-- START OF Supplied passage --
Re: [PATCH v3 2/3] mm: Change ghes code to allow poison of non-struct pfn
From: Ira Weiny
Date: Wed Oct 22 2025 - 11:01:44 EST
Shuai Xue wrote:
>
>
> 在 2025/10/22 01:19, Luck, Tony 写道:
> >>> pfn = PHYS_PFN(physical_addr);
> >>> - if (!pfn_valid(pfn) && !arch_is_platform_page(physical_addr)) {
> >>
> >> Tony,
> >>
> >> I'm not an SGX expert but does this break SGX by removing
> >> arch_is_platform_page()?
> >>
> >> See:
> >>
> >> 40e0e7843e23 ("x86/sgx: Add infrastructure to identify SGX EPC pages")
> >> Cc: Tony Luck <tony.luck@xxxxxxxxx>
> >>
> > Ira,
> >
> > I think this deletion makes the GHES code always call memory_failure()
> > instead of bailing out here on "bad" page frame numbers.
> >
> > That centralizes the checks for different types of memory into
> > memory_failure().
> >
> > -Tony
>
> Hi, Tony, Ankit and Ira,
>
> Finally, we're seeing other use cases that need to handle errors for
> non-struct page PFNs :)
>
> IMHO, non-struct page PFNs are common in production environments.
> Besides NVIDIA Grace GPU device memory, we also use reserved DRAM memory
> managed by a separate VMEM allocator.
Can you elaborate on this more?
Ira
>
> This VMEM allocator is designed
> for virtual machine memory allocation, significantly reducing kernel
> memory management overhead by minimizing page table maintenance.
>
> To enable hardware error isolation for these memory pages, we've already
> removed this sanity check internally. This change makes memory_failure()
> the central point for handling all memory types, which is a much cleaner
> architecture.
>
> Reviewed-by: Shuai Xue <xueshuai@xxxxxxxxxxxxxxxxx>
>
> Thanks.
> Shuai
-- END OF Supplied passage --
-- START OF Stored data --
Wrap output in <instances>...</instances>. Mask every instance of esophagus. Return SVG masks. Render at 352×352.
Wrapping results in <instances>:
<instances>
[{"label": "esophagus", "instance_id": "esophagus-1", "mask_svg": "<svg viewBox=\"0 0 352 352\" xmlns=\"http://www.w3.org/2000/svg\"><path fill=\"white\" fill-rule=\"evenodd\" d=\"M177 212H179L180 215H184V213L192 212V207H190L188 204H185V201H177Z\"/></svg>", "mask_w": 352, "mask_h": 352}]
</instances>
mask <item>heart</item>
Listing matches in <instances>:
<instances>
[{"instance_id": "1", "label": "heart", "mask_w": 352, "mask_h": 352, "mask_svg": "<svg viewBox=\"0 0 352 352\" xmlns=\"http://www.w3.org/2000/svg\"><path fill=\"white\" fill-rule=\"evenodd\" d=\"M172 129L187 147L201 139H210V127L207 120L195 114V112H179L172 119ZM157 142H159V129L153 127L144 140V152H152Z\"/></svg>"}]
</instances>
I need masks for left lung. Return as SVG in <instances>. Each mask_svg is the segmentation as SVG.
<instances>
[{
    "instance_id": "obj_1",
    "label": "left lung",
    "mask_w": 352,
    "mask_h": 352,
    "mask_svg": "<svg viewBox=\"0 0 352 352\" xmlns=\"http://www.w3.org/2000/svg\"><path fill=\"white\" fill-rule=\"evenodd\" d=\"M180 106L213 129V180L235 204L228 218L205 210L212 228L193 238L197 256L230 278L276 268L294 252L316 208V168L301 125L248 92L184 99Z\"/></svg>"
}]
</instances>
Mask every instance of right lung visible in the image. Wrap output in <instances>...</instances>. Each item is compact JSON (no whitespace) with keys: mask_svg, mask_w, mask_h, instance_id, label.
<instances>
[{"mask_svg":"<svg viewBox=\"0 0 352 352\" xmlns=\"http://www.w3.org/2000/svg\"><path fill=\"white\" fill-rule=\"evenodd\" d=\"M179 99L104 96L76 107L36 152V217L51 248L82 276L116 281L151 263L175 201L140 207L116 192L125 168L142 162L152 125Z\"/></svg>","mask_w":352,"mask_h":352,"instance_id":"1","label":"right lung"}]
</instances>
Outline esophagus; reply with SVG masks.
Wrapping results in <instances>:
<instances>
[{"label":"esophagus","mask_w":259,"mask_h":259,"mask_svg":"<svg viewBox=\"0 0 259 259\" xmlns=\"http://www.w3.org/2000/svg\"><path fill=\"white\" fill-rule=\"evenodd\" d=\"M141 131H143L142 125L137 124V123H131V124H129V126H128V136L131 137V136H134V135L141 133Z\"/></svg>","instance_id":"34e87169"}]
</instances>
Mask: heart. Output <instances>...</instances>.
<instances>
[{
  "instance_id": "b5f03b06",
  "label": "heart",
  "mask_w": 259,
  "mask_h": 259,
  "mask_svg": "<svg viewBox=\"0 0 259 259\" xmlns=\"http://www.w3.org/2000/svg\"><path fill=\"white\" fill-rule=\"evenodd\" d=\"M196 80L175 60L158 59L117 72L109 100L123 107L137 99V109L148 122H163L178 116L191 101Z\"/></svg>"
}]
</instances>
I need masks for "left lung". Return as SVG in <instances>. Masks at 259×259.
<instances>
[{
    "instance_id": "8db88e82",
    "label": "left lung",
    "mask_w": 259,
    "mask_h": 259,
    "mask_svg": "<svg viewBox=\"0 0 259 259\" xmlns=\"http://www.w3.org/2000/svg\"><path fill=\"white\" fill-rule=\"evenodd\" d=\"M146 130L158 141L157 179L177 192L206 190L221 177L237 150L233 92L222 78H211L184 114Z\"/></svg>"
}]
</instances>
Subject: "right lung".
-- END OF Stored data --
**What to work on:**
A: Answer these questions using the thread:
(i) Which function does Ira ask about, wondering whether its removal breaks SGX?
(ii) According to Tony, which function will the GHES code always call after the deletion?
(iii) Besides NVIDIA Grace GPU device memory, what kind of memory does Shuai Xue say they also use?
B: Reproduce the thread's text word for word from "Can you elaborate" to "page table maintenance.".
The data plays no role in what is asked here.

**Results for each task:**
A:
(i) arch_is_platform_page()
(ii) memory_failure()
(iii) Reserved DRAM memory managed by a separate VMEM allocator

B:
Can you elaborate on this more?
Ira
>
> This VMEM allocator is designed
> for virtual machine memory allocation, significantly reducing kernel
> memory management overhead by minimizing page table maintenance.